Gather every line from the entries below that contains the string "results".

==== Dataset excerpts

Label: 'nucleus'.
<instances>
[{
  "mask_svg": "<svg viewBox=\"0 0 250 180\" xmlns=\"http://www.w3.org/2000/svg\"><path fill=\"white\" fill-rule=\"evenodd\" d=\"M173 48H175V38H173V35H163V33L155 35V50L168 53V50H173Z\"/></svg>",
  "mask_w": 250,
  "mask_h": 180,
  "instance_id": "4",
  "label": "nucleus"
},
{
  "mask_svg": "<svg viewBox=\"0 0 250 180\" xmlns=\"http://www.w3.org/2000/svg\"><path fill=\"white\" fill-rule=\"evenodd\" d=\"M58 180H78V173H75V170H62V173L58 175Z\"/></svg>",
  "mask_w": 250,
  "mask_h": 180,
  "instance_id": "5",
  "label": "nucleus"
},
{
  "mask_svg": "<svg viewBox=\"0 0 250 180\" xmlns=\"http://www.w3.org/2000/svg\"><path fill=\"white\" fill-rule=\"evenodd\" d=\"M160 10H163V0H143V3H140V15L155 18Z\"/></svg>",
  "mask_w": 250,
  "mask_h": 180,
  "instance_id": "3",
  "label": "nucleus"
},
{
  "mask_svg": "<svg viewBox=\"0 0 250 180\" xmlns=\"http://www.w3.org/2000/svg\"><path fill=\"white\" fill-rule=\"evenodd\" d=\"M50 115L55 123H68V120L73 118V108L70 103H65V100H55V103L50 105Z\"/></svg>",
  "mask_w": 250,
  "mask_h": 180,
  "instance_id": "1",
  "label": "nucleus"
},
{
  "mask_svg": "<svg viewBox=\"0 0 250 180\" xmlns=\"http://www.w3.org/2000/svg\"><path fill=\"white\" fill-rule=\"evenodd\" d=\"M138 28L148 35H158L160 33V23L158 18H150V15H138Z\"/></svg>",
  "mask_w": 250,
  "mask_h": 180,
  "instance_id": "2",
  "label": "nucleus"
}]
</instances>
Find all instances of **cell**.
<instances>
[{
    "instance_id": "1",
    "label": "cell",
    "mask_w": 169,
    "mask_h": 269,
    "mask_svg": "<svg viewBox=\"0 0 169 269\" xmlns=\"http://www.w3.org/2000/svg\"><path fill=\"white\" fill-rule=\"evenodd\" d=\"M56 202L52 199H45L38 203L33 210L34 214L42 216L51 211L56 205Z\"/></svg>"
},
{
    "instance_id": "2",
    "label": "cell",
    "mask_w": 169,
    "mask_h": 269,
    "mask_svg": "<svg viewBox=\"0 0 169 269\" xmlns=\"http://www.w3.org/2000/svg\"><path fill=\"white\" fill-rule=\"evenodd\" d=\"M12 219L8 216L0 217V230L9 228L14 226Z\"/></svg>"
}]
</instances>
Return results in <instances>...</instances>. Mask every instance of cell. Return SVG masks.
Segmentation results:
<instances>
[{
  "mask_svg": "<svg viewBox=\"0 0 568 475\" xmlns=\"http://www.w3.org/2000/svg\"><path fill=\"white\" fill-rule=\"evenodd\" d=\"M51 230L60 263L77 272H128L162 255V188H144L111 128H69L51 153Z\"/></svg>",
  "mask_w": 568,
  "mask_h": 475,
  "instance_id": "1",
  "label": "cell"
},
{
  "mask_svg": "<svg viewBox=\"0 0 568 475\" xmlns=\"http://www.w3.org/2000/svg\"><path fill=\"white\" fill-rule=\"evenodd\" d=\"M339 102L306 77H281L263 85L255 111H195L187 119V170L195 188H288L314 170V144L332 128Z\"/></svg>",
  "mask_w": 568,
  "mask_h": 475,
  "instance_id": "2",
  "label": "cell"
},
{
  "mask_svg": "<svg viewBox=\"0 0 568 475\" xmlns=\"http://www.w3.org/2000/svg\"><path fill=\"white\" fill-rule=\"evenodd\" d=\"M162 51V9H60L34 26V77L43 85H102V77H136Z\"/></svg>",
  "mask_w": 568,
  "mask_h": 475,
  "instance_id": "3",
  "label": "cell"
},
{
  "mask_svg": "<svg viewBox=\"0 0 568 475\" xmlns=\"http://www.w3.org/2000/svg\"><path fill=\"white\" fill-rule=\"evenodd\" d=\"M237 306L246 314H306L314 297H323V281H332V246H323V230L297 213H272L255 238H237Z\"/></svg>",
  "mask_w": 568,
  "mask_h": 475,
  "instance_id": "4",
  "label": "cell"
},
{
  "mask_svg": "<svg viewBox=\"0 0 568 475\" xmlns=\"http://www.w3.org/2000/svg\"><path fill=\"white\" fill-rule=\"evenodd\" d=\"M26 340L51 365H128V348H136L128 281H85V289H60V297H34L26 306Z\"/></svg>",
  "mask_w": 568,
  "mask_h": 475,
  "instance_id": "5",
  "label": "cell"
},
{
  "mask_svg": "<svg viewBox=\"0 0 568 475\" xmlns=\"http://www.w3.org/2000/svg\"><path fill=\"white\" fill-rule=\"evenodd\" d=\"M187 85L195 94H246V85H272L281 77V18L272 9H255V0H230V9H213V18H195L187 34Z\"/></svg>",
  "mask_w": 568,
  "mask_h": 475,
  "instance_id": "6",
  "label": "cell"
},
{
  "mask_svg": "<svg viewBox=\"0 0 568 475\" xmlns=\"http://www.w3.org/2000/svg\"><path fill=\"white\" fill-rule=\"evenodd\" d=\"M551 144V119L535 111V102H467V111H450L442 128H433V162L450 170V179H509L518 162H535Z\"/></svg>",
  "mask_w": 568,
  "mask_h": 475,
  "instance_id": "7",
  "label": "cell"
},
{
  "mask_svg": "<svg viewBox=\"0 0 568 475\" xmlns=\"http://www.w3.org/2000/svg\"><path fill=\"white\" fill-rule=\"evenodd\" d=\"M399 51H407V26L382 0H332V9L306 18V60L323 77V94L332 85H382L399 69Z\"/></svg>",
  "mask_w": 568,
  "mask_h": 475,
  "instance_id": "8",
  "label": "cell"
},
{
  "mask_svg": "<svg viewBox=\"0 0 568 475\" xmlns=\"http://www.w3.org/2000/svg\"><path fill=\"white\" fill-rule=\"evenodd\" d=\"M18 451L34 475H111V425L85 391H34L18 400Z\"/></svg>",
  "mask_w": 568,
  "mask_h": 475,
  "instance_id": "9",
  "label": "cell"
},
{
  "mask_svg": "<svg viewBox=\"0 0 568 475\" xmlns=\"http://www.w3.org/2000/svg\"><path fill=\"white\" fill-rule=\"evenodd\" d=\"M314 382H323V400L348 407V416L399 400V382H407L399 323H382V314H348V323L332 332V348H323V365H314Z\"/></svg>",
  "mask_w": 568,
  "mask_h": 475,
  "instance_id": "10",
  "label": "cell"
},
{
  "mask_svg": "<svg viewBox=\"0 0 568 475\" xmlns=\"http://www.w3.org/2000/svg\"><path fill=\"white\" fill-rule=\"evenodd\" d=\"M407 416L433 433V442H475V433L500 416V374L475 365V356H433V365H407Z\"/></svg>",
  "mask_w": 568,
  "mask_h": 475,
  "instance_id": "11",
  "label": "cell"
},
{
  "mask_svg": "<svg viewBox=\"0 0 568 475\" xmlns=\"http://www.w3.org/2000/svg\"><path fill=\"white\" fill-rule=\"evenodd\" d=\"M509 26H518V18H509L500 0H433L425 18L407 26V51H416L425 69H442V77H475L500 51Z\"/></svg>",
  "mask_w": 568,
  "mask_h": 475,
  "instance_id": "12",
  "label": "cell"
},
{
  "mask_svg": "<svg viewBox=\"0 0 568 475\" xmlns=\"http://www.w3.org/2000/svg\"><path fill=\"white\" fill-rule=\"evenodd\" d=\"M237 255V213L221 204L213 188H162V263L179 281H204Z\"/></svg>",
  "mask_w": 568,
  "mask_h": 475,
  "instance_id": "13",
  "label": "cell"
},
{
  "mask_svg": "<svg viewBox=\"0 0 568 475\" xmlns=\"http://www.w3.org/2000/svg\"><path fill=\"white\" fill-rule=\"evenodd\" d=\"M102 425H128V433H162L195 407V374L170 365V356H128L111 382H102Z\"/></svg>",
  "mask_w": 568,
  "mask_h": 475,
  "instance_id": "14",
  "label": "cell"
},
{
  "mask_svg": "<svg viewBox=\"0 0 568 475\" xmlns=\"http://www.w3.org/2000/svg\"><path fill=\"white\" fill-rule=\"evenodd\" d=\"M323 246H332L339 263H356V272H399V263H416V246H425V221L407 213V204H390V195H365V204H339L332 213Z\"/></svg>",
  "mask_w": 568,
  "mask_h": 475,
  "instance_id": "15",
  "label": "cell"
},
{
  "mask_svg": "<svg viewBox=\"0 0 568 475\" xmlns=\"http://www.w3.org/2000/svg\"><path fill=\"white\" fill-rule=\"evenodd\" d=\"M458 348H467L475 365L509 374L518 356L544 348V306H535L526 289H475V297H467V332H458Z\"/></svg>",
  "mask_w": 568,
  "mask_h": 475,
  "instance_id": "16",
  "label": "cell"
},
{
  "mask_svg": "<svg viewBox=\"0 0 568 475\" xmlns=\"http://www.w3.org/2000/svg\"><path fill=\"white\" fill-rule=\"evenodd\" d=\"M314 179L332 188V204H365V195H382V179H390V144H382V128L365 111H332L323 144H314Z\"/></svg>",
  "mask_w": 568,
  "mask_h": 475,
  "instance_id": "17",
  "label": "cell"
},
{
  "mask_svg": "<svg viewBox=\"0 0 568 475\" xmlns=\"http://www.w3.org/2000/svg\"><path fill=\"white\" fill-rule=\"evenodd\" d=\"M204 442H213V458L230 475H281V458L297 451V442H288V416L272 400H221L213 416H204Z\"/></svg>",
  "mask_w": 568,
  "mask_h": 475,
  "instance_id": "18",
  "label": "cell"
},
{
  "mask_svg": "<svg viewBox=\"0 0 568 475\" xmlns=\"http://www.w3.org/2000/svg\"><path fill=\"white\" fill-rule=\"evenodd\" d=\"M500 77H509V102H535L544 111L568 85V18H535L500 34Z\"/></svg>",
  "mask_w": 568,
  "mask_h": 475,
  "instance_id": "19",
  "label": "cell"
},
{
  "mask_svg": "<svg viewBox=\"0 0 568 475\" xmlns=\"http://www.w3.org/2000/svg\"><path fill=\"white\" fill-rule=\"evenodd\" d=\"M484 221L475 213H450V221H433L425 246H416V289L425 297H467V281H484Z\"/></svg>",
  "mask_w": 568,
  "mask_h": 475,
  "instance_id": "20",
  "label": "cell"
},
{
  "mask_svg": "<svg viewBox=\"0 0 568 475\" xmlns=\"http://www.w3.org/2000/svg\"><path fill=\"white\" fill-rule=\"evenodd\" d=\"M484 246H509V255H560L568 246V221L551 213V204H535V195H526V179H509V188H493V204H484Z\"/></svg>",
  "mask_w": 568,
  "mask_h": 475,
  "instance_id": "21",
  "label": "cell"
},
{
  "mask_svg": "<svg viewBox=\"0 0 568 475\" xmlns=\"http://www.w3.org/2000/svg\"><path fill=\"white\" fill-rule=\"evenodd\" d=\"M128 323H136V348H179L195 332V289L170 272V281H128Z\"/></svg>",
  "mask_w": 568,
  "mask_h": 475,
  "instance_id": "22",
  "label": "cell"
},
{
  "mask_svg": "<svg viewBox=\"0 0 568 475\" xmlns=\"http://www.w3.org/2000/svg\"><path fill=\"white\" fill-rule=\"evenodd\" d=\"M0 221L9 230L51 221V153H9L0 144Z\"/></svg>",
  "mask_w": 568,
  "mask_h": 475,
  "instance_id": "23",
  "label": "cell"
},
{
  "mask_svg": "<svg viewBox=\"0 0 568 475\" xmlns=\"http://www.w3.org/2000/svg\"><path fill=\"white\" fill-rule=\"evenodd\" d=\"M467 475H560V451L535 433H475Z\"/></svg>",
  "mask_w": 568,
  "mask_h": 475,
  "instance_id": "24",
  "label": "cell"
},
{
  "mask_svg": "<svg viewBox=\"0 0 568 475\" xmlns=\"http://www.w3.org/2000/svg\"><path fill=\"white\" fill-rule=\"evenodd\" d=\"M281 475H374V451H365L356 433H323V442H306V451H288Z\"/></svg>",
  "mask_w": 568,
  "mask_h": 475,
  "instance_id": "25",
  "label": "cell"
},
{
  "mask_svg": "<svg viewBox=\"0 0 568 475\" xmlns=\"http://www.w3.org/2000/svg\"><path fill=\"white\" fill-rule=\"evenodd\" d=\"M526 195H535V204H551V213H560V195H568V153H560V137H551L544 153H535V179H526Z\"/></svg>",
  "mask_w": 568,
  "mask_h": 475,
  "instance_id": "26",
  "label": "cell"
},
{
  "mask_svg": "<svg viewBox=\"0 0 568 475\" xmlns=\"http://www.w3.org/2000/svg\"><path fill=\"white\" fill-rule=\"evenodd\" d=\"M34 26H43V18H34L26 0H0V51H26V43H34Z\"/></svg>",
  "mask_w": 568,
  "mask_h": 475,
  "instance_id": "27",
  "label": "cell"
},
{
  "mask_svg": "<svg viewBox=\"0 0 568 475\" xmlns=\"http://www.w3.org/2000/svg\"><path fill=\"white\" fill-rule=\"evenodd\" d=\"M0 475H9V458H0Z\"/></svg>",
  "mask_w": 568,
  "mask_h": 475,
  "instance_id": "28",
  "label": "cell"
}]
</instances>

========

# Completed exercise
Return results in <instances>...</instances>. Mask every instance of cell. Return SVG masks.
Segmentation results:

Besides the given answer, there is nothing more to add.